Thank you for sharing. That sounds great.
 



Hi there!

As a fellow Pampered Chef consultant, I just wanted to say that this recipe sounds absolutely delicious! I love the combination of orange and cranberry, and using the microplane and citrus press for the orange is such a great idea. And using our food chopper for the cranberries is such a time saver. I also love that you were able to adapt the recipe for a skillet - versatility is key when it comes to our cookware!

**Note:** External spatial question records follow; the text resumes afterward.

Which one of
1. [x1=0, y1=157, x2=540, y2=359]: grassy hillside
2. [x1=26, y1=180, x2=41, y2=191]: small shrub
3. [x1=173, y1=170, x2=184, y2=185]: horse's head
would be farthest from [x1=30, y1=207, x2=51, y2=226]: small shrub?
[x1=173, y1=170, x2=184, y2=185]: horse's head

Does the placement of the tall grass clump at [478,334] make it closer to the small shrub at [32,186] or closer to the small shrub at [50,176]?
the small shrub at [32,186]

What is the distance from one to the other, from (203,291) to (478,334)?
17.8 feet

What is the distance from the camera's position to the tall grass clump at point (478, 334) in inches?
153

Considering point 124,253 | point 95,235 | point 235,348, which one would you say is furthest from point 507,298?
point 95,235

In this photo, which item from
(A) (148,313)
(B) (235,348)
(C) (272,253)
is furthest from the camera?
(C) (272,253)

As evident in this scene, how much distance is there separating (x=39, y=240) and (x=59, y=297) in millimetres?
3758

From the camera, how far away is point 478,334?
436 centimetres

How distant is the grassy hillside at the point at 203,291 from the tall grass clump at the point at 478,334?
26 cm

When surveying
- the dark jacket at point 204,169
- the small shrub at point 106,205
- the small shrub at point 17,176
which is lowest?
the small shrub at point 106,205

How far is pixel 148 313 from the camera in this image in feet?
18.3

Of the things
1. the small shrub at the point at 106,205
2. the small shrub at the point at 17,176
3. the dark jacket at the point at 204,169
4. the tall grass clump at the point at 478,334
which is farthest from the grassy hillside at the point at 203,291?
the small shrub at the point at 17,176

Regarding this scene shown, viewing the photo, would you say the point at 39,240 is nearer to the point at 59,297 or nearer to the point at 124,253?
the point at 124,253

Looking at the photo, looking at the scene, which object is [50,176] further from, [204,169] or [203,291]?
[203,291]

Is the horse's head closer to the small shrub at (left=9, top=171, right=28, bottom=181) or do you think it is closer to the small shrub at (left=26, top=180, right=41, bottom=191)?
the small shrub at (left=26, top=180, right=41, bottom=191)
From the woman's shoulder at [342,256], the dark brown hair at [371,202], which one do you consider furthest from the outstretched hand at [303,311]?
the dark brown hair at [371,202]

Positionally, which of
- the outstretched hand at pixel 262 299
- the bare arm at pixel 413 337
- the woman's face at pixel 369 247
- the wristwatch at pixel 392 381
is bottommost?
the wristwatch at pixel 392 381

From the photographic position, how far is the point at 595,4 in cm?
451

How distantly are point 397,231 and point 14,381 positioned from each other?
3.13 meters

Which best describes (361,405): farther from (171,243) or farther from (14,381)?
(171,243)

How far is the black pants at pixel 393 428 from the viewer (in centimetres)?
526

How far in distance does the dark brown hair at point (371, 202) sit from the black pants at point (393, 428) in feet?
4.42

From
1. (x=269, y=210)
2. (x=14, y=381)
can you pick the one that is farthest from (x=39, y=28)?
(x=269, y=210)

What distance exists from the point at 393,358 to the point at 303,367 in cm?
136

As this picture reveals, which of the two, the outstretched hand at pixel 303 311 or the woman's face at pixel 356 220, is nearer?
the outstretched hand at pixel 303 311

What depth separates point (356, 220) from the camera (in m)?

I will definitely be trying this recipe out soon, and I can't wait to share it with my customers at my next show. I also appreciate your tips on cutting down the butter in the sauce - I'm always looking for ways to make recipes a bit healthier without sacrificing flavor. Thank you for sharing this amazing recipe with us!

Happy cooking!
 

Frequently Asked Questions

What ingredients are needed for the Orange Cranberry Skillet Cake?

The main ingredients for the Orange Cranberry Skillet Cake include all-purpose flour, sugar, baking powder, salt, milk, eggs, fresh or frozen cranberries, orange zest, and butter. You may also want to have some powdered sugar for dusting on top if desired.

How long does it take to prepare and bake the Orange Cranberry Skillet Cake?

The preparation time for the Orange Cranberry Skillet Cake is approximately 15-20 minutes, while the baking time is around 30-35 minutes. Overall, you can expect the total time from start to finish to be about 1 hour.

Can I use frozen cranberries instead of fresh ones?

Yes, you can use frozen cranberries in the Orange Cranberry Skillet Cake. Just make sure to do not thaw them before adding to the batter, as this helps to maintain their shape and prevents them from becoming mushy during baking.

What type of skillet is best for making this cake?

A cast iron skillet is ideal for making the Orange Cranberry Skillet Cake, as it provides even heat distribution and helps create a nice crust. However, you can also use an oven-safe non-stick skillet if you don't have a cast iron one.

How should I store the leftover Orange Cranberry Skillet Cake?

Leftover Orange Cranberry Skillet Cake can be stored in an airtight container at room temperature for up to 2 days. For longer storage, you can refrigerate it for up to a week or freeze it for up to 3 months. Just make sure to wrap it well to prevent freezer burn.